他叫来紫鹃扶着林黛玉进屋,林黛玉也觉疲累抑郁,当下回去歇息。
鲁智深于整件事情,有些关节还是想不明白,向秦可卿出声询问,秦可卿一一剖析解答,竟是条理分明,因果清晰。
最后秦可卿道:“我最想不通的是,林老爷为什么宁愿陷林姑娘于丧父长子不娶的处境,也不续弦,却把林姑娘送来这里。”
“此事若非亲见亲听,断难了解林老爷的想法。”
鲁智深听了秦可卿解释,大为佩服,不禁一把搂过秦可卿,在她肩膀上重重拍了几下:“兄弟果然心思通透,佩服!”
秦可卿腿抖了一下,脸上刷地腾起红云,她别过脸去,出声道:“我袖子上有些脏了,回去换身衣服再来。
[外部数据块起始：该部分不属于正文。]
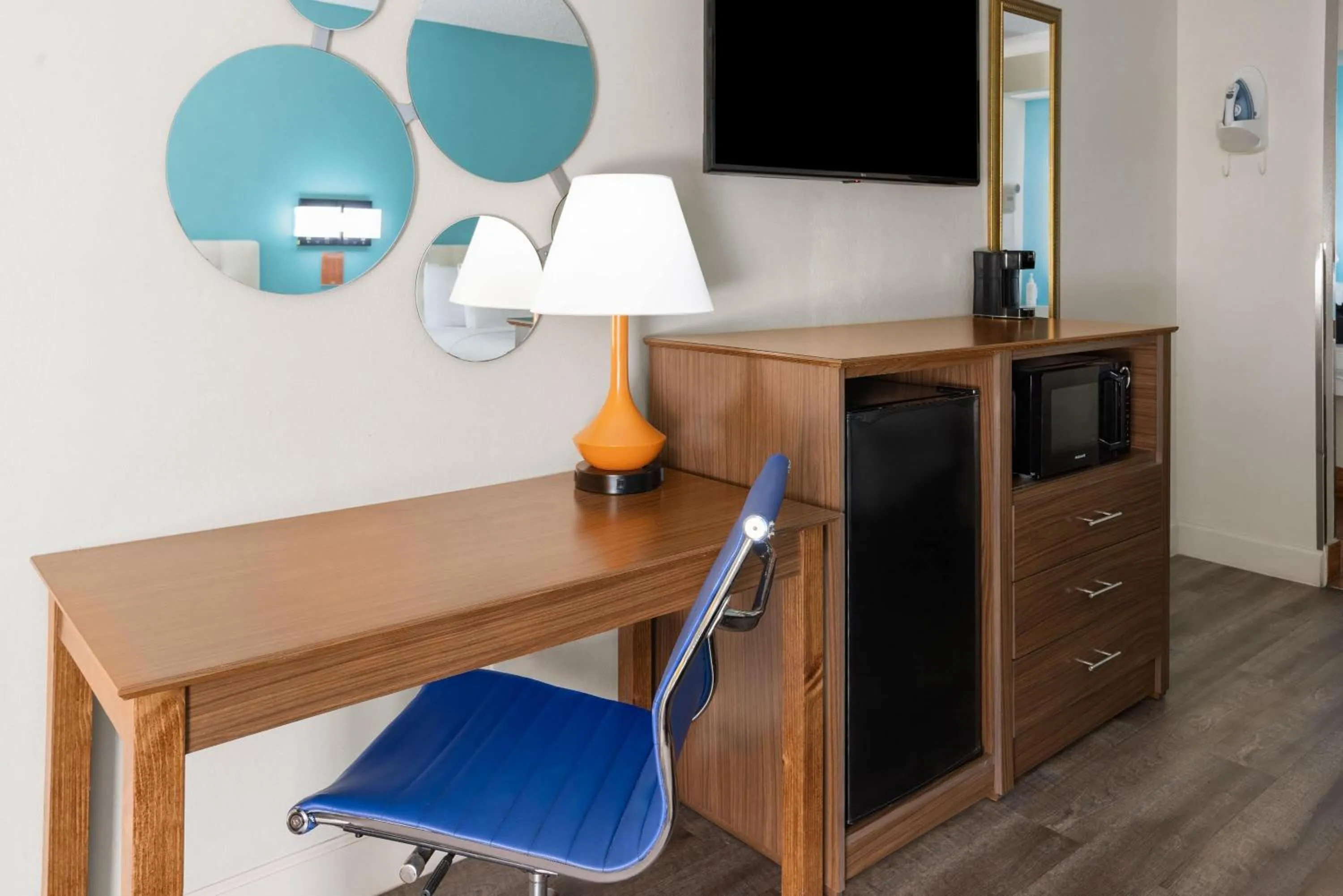 Photo of the whole room in Howard Johnson by Wyndham Savannah GA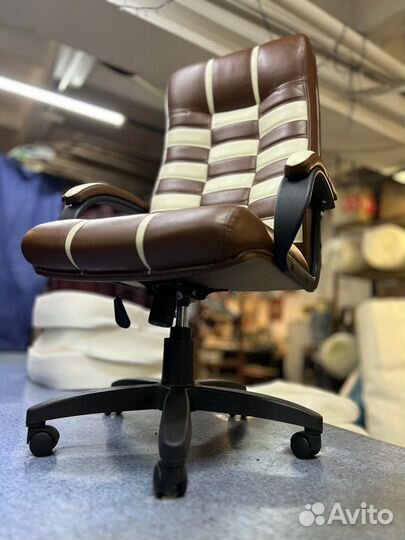 Компьютерное кресло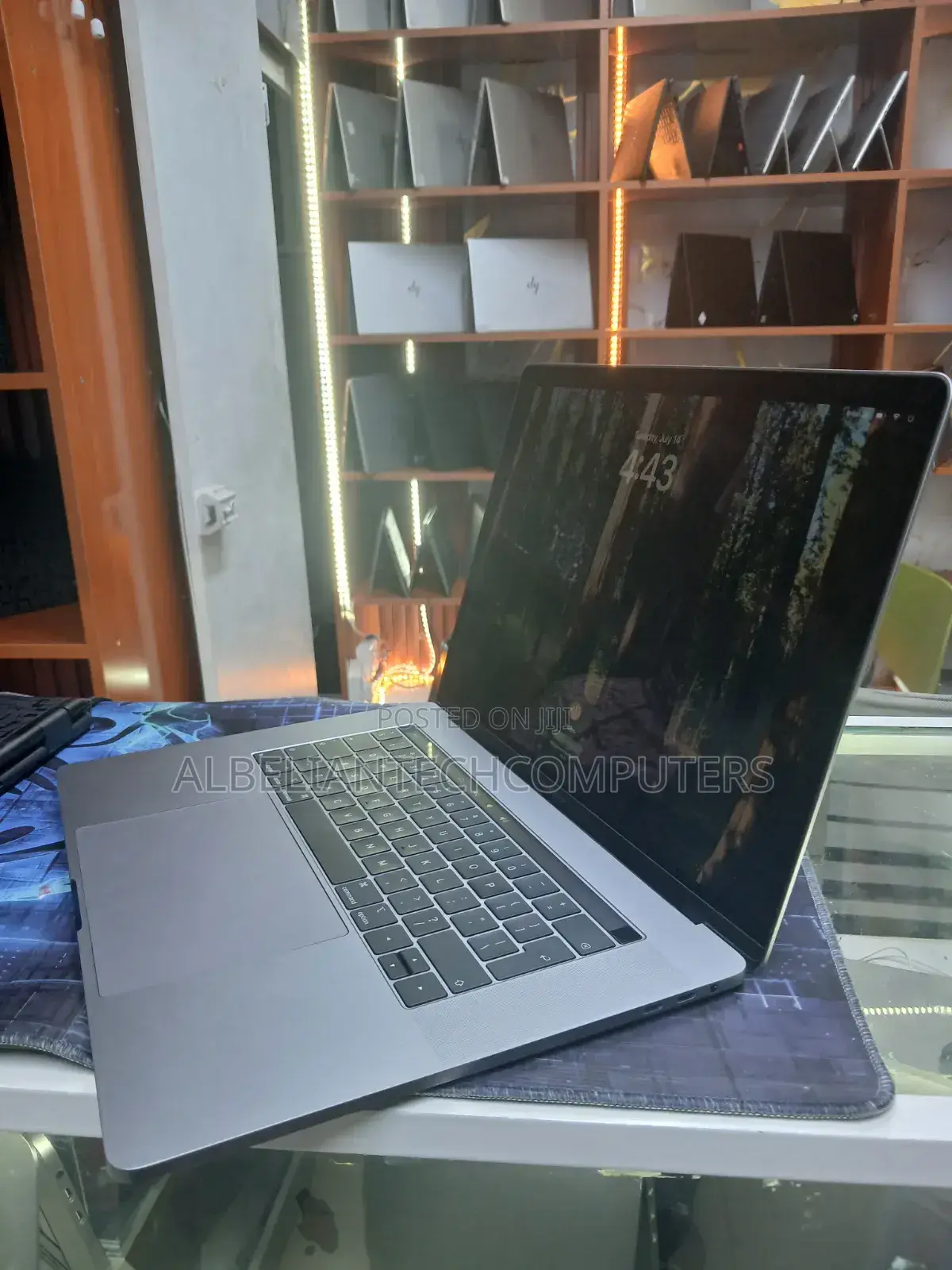 Laptop Apple MacBook 2018 16GB Intel Core i7 SSD 256GB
”
见她飞也似逃进屋,鲁智深摇摇头,秦可卿什么都好,就是有洁癖,常常动不动就换衣服。
衣服稍微弄脏一点,都要换身新的。
她进府时一共就了三两套衣服,都不够换洗的,但这习惯依然不改。
也许该帮她买几套新衣服了?
但鲁智深郁闷地发现,他没钱了。
他自从被禁足后,月俸银子也断了,现在敏感时期,又不好去宁府打劫,鬼知道上次贾珍被偷之后,加了些什么机关。
秦可卿回了屋,里里外外换了一套寻常衣物,收拾了半天,这才放下心来。
她不是其实不是洁癖,只是身体异常敏感而已。
她快十五了,已经明白男女之情,偏偏鲁智深那个浑人不知男女之防,行事毫无顾忌,对自己搂搂抱抱,搞得自己里衣都脏了!
秦可卿大脑一片空白,急得快要哭出来,“公子自重!奴家还未经人事,会被人听到的!”